> [THE TASK] Rewrite the stretch of the listing from the line containing "Do you observe" through the end of the listing as a two-column CSV with the columns "entry" and "response", one row per entry. Put each field in double quotes and replace any line breaks with spaces.

[Scene-based reasoning listing]
╔══

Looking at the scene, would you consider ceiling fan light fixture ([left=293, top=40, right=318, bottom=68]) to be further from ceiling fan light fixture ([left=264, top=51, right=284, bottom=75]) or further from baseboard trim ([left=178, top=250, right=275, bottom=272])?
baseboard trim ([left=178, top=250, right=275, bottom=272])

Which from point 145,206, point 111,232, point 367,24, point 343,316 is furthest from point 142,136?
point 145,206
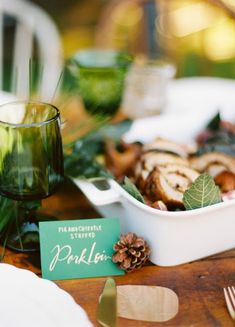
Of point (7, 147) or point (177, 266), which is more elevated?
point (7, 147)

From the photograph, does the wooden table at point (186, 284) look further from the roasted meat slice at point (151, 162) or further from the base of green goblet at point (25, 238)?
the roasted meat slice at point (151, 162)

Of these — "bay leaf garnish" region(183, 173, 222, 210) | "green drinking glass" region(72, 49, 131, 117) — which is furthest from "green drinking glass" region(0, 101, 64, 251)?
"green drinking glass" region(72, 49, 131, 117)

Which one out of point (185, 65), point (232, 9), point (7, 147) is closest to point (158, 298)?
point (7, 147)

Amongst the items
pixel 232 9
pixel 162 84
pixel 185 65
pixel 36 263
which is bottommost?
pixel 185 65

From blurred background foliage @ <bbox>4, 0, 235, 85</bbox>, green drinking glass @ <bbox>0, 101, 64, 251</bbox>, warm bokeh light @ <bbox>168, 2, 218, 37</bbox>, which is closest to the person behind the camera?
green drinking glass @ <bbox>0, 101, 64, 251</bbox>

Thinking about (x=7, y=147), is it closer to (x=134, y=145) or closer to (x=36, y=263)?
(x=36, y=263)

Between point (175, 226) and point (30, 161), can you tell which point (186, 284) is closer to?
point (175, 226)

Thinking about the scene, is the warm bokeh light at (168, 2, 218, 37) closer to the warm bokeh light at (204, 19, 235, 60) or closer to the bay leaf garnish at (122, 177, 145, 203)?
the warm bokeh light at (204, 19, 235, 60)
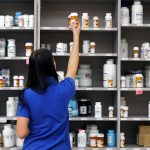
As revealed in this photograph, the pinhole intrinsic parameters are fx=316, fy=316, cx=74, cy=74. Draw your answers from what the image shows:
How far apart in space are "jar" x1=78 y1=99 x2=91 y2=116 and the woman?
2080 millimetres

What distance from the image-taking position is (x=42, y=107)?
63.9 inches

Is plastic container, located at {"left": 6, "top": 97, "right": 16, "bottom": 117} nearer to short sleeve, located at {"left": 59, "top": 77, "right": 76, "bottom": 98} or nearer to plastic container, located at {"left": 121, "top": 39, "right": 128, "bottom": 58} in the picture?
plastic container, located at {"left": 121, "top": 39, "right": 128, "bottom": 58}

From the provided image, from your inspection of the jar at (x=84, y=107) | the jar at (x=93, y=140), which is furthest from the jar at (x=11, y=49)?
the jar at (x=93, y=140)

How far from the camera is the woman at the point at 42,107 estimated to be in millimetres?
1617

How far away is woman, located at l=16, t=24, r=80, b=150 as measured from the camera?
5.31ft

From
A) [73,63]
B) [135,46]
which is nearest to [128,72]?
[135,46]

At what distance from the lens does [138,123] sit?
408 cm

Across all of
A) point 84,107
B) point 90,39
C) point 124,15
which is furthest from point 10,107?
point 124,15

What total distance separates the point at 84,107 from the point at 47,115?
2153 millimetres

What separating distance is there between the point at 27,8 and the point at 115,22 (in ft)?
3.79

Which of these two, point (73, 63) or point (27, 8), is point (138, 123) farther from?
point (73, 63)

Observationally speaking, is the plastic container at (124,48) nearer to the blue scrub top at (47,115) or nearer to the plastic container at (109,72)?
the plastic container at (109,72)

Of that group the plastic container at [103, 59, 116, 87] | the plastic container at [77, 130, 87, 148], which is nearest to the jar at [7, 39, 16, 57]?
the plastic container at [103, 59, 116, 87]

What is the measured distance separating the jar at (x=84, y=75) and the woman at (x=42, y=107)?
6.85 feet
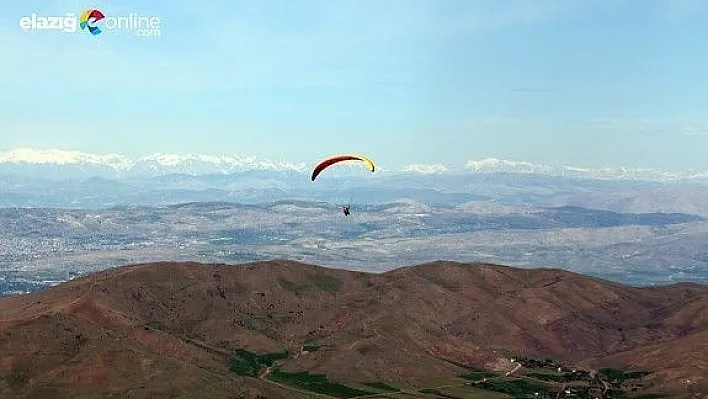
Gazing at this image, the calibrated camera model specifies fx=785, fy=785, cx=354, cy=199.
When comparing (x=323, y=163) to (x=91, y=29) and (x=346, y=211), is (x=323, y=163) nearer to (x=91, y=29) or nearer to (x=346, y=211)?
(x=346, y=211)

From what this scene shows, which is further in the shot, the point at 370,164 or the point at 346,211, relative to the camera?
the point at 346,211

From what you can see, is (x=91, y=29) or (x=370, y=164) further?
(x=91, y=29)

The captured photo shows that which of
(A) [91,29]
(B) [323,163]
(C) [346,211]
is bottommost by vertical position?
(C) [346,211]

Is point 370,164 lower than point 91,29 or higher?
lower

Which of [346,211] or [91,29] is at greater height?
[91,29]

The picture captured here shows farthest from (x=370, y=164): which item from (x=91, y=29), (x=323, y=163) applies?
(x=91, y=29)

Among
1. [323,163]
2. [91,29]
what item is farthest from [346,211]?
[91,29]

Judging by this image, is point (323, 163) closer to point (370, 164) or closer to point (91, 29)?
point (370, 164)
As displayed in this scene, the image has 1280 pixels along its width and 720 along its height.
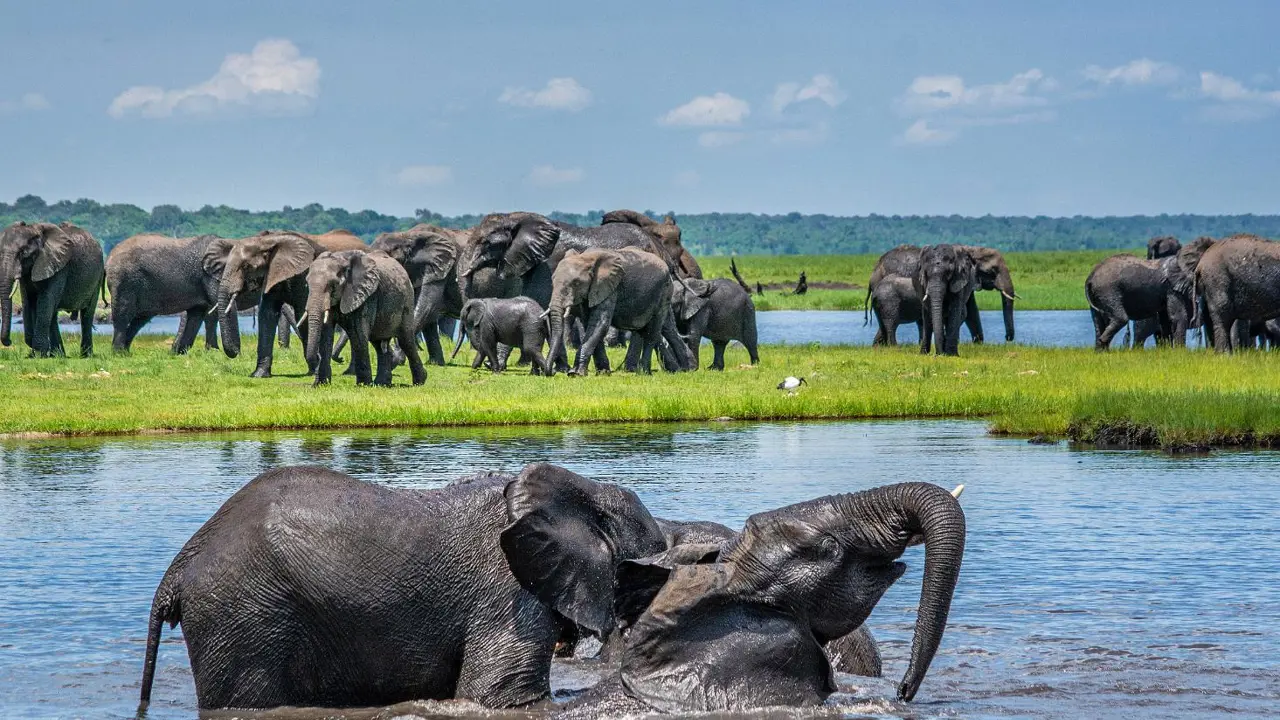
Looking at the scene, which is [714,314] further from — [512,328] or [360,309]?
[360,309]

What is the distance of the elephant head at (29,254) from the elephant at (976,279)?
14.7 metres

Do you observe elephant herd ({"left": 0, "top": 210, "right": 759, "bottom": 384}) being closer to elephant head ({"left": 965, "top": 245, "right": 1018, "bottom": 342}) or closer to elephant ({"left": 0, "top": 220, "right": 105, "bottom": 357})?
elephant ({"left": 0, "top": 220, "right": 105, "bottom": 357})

╚══

> [OUTPUT FOR THIS TASK]
entry,response
"Do you observe elephant herd ({""left"": 0, ""top"": 210, ""right"": 759, ""bottom"": 384}) being closer to elephant head ({""left"": 965, ""top"": 245, ""right"": 1018, ""bottom"": 342}) or closer to elephant ({""left"": 0, ""top"": 220, ""right"": 105, ""bottom"": 357})?","elephant ({""left"": 0, ""top"": 220, ""right"": 105, ""bottom"": 357})"